So, even after the horrific sacrifice of our FDNY, NYPD, and PANYNJ brothers and sisters, we went from "heroes-to-zeroes" in record time.
After the tragedy on 9-11, we at Dalmatian Productions, stopped all efforts to see our first show, "America's Heroes: The Men & Women of Fire/Rescue." (You can see the pilot episode by using this link, http://bit.ly/1hvSYxH). As much as we wanted this show to succeed to tell all of ours stories, we just could not do it at this time. We had to wait until after the shock of 9-11 had subsided.
Thus, it was 2002 when we started up again. We already had the pilot (though it looks a little "long in the tooth" today) and we supposedly had an excellent contact with one of the largest cable/satellite providers in the country. Month after month and year after year, every attempt to market our show, truly any show about the fire service was met with a closed door. One network had the balls to tell us they had no interest in red lights, sirens or smoke. However, it could get video of cross-dressing firefighters, firefighters being arrested or bring drunk, then they'd talk to us about a reality show.
As I've written in an earlier post, we never gave up. We tried numerous "angles" regarding the fire-rescue service in a "reality" sense. At least a few networks turned us down. Most we have heard of. Then, last year, we shook the dust off an old idea. Instead of a reality show, we'd make this a dramatic series.
Following the recent trend over the last few years of having a limited number of episodes instead of 20-22, we created our new show to fit in to a 12-15 episode format; perfect for a mid-season replacement or a limited run in prime-time. Currently, the treatment (a concise, one-page description) has been turned down by one studio and is sitting with two others.

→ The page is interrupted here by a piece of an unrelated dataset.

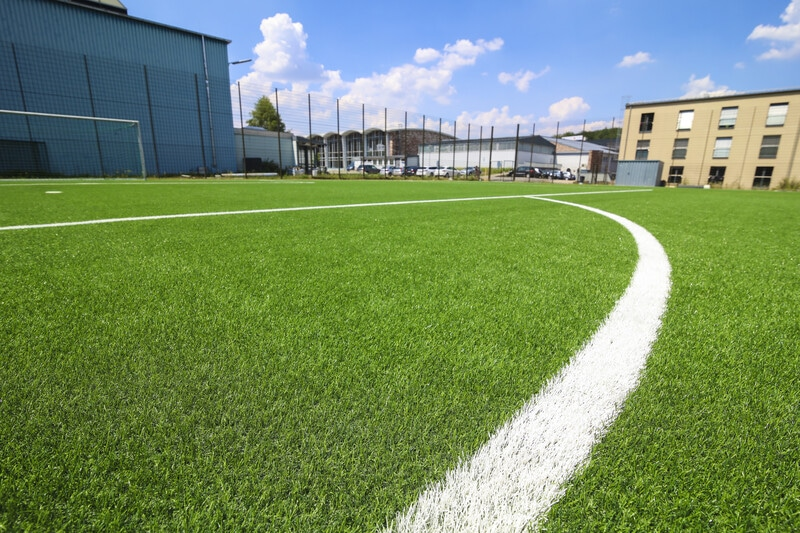 Moderner Kunstrasenplatz der Sportschule Saarland Fussball Trainingslager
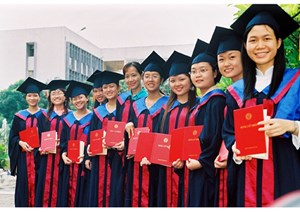 Xây dựng báo cáo về thực trạng giáo dục đại học Việt Nam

What I believe the studios and networks don't appreciate is who our basic audience is. Just in the U.S., the are over a million firefighters from all classifications. Add to that the percentage of those that are married. Then look at their demographics (the all-important classifications of an audience, age group, gender, buying power) many of those viewers would be in the coveted 18-49 years of age for both men and women; most fall into the middle to upper-middle class economics. What does that gibberish mean? It means that we bring an built in audience that, if we produce a good show, have realistic portrayals of fire-rescue personnel and deal with real issues that we face everyday, we have the power and backing for a successful program. And that is the most important fact that a network is interested in.

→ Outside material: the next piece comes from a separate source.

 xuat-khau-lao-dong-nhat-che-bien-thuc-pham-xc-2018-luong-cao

Listen, I wish I could give you more details, but at this time, we can't and won't take a chance that someone will take our concept, then create and pitch their version to the networks! Remember, every partner of Dalmatian Productions has been or currently is still involved in emergency services. We've been out on the line, three of us as belly-crawling, snot-nosed, soot-faced, nozzle jockeys. And that is why we want to tell our story. And though the idea behind this new show focuses on what specialized unit of the fire service, we are very careful to involve the entire picture of today's fire-rescue service, including our work in EMS and out interaction with our brothers and sisters in blue.
We're hoping that we will be able to count on you. First, we may need you to run a letter campaign to get this show on the air. Second, if we get a pilot made, we'll need viewers and lots of them.
So let's change the tide of the public's perception and correct the misunderstandings about what it is we do. A 45-second news clip does not define any of us. Let's move from zeroes to heroes!